Die Gummilippe wird H-fähig

Quelle:MID

Die dritte Generation des Alfa Romeo Spider, vom deutschen Autofahrermund gern "Gummilippe" genannt, erreicht nun das offizielle Klassikeralter. Ihr Design findet nicht nur Freunde, die Motoren schon eher.

Italienischer Roadster-Klassiker: Der Alfa Romeo Spider der dritten Generation, die ab 1983 gebaut wurde. MID

Italienischer Roadster-Klassiker: Der Alfa Romeo Spider der dritten Generation, die ab 1983 gebaut wurde.

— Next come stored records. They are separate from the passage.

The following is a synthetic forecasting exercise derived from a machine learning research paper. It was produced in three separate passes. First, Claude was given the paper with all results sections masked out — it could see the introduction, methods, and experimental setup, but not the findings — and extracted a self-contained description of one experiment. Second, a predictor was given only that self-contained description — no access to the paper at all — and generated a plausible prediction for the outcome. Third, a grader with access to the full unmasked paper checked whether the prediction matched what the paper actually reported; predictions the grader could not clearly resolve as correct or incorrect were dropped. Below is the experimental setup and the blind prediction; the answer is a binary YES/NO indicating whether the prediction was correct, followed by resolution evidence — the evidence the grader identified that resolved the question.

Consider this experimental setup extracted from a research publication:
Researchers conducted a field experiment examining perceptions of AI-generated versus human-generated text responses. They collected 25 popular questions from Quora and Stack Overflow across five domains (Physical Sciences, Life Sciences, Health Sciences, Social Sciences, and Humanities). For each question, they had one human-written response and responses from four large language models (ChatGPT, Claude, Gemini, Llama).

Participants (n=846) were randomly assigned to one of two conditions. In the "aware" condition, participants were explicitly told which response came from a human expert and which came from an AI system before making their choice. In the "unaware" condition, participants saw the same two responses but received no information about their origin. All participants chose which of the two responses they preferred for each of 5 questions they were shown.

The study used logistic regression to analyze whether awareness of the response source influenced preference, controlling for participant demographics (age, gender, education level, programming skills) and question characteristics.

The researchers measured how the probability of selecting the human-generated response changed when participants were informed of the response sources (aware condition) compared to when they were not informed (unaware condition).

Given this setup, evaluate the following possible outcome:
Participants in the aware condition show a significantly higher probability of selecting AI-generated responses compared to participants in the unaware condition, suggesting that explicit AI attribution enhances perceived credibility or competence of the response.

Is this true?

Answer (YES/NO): NO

Frankfurt am MainAus der dritten Generation des italienischen Roadster-Klassikers, von den Italienern als "Aerodinamica" betitelt, dürfen sich nun die ältesten Exemplare (von 1983) um ein H-Kennzeichen bemühen. Die von 1983 bis 1989 in Arese bei Mailand aufgelegte dritte Generation des hinterradangetriebenen Roadsters mit einer von Pininfarina gestalteten Karosserie folgte dem Zeitgeist und beeindruckte - oder erschreckte - die Freunde italienischer Sportwagen mit üppigen Front- und Heckspoilern, ein Zeichen für die Aerodynamikversessenheit der 1980er-Jahre.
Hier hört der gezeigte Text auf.